There is a big practical reason to drop Rosetta : Drop all the PPC code, thus making Lion fit inside the 4GB download. Drop all the Q&A of PPC code in the frameworks, thus easing the process and requiring less ressources.
As all transitional technologies, it was bound to happen. The good thing for everyone needed PPC apps : Snow Leopard will still work after Lion ship, just like Leopard still works now and just like you can run any old software and OS out there.
And since new Macs will ship with Lion soon, these people will then actually _not_ buy new hardware.
Sure they will, if the PPC software is so irreplaceable, they'll just keep the old hardware around. However, I doubt the software is irreplaceable really, it's more that people are used to how it works and refuse to change. Let's face it, Intuit is in the wrong here for not providing a true Quicken version, just use some other budgeting software, it's a dime a dozen.
Tons of my games only work on DOS or Win 9x. I have the original floppies and CDs lying around, basically useless to me unless I install one of those old OSes (except for DOSbox, god I love DOSbox).
IIRC installing Rosetta in Snow Leopard only adds ~100MB.
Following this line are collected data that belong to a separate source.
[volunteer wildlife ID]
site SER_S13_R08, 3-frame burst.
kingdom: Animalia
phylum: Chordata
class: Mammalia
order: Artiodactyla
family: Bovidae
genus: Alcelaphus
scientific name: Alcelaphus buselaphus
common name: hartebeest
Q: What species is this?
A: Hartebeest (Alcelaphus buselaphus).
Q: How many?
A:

It was the most elegant way to use software designed for a different processor architecture and so understandably people are pissed off it's not going to work in Lion.
I suggest emailing Apple/Jobs rather than just mouthing off here. You never know, they might listen!
Shouldn't you be asking Epson why they don't support their product by updating their software to operate with current versions of operating systems? They've had five years to update their software to Intel code and haven't bothered to do so, apparently. Or they could just ensure that their current software product (I assume they have one) supports older scanners such as yours.
Companies today are struggling to survive, they can't afford to spend thousands of man hours to upgrade older drivers for a niche market when there was a perfectly fine solution in Rosetta. This is even more true with older games.
The other big concern is many PPC programs simply don't have direct replacements, either the replacement was a different piece of software or it simply isn't as good.
Remember Apple was the one that switched to Intel, not the developers. It's their duty to insure that the transition was smooth to both customers and developers, not the other way around.
Seriously, does anyone still use Quicken on a Mac? If not, they REALLY need to get with the times. Intuit obviously doesn't care about Mac users, and the software is absolute junk... I hated using Quicken when I got my first Macbook Pro 5 years ago...
Besides, there are so many hosted services out there like Mint.com that do a much better job and work on all platforms.
Call me paranoid, but I don't like the idea of managing my finances with cloud-based applications.